Google Summer of Coding Week 6&7
Hello all! 🙂
This is my 5th blog in this category (Google Summer of Code 2018). This is a short report on my work during Week 6 and 7. These two weeks were mainly about training for Mandarin language on PaddlePaddle..
Key Steps of training for Mandarin language
In this section, the key steps of training for Mandarin language are provided to help give a quick try, for most major modules, including data preparation, model training, case inference and model evaluation, with a few public dataset(Aishell). Reading this section will also help you to understand how to make it work with your own data.
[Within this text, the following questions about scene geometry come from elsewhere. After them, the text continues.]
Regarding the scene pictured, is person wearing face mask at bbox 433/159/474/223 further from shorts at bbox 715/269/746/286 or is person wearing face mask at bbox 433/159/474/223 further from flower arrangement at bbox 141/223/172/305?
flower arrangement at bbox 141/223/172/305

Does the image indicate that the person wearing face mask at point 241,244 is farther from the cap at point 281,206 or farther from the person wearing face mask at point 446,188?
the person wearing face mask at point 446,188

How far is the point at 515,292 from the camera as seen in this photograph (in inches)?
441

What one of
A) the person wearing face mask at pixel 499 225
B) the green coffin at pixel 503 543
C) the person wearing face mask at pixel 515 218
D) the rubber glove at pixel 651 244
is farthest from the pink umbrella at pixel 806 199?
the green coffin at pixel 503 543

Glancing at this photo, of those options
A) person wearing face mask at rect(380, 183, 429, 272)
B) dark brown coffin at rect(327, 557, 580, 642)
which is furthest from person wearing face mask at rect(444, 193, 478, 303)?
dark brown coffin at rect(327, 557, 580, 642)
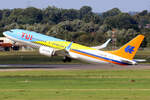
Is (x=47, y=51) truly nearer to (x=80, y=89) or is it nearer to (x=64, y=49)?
(x=64, y=49)

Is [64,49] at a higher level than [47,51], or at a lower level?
higher

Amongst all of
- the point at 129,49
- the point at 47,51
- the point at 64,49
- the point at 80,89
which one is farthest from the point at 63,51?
the point at 80,89

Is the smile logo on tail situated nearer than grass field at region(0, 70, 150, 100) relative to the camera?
No

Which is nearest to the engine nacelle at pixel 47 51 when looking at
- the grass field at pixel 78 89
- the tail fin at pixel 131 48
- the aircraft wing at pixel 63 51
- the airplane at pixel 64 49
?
the airplane at pixel 64 49

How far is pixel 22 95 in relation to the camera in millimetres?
30531

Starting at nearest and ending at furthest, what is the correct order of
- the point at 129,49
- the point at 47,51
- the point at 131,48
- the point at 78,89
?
the point at 78,89 → the point at 131,48 → the point at 129,49 → the point at 47,51

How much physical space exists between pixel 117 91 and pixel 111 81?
25.9 feet

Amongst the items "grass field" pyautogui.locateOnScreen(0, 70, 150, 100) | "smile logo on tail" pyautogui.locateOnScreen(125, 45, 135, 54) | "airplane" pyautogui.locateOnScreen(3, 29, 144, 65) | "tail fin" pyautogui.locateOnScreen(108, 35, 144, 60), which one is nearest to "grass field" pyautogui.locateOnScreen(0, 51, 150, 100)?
"grass field" pyautogui.locateOnScreen(0, 70, 150, 100)

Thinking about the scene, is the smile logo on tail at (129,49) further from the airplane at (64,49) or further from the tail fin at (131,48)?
the airplane at (64,49)

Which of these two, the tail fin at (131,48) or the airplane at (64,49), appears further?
the airplane at (64,49)

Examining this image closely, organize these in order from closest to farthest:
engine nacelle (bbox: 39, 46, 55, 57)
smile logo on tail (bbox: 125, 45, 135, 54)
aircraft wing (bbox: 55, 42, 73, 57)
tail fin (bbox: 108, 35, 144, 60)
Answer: tail fin (bbox: 108, 35, 144, 60) < smile logo on tail (bbox: 125, 45, 135, 54) < engine nacelle (bbox: 39, 46, 55, 57) < aircraft wing (bbox: 55, 42, 73, 57)

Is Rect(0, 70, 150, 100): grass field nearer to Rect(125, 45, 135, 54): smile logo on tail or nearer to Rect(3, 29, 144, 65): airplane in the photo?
Rect(125, 45, 135, 54): smile logo on tail

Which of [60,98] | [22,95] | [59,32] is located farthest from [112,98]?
[59,32]

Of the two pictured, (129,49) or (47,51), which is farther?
(47,51)
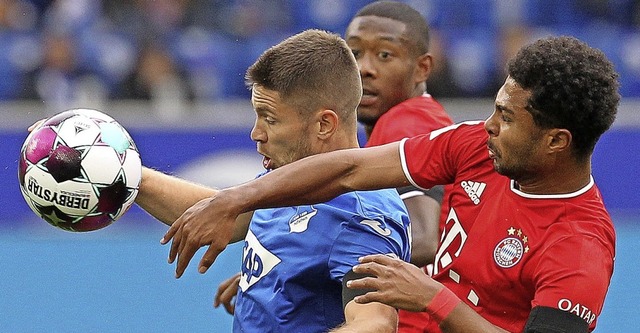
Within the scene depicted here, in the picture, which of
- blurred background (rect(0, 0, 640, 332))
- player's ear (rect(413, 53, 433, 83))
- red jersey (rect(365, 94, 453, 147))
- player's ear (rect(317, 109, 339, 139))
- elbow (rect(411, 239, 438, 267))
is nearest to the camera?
player's ear (rect(317, 109, 339, 139))

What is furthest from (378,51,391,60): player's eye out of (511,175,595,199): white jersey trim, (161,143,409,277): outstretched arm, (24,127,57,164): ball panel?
(24,127,57,164): ball panel

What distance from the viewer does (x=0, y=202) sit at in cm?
1133

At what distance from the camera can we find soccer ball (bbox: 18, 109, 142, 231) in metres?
3.87

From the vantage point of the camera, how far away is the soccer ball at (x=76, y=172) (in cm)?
387

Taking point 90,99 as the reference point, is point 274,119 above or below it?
above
Some of the scripts in ./examples
are configured with 8 GPUs. If you don’t have 8 GPUs available, please modify CUDA_VISIBLE_DEVICES
and --trainer_count
. If you don’t have any GPU available, please set --use_gpu
to False to use CPUs instead. Besides, if out-of-memory problem occurs, just reduce --batch_size
to fit.
1. Go to directory
cd examples/aishell
2. Prepare the data
sh run_data.sh
run_data.sh
will download dataset, generate manifests, collect normalizer’s statistics and build vocabulary. Once the data preparation is done, you will find the data (only part of LibriSpeech) downloaded in ~/.cache/paddle/dataset/speech
and the corresponding manifest files generated in ./data/aishell as well as a mean stddev file and a vocabulary file. It has to be run for the very first time you run this dataset and is reusable for all further experiments.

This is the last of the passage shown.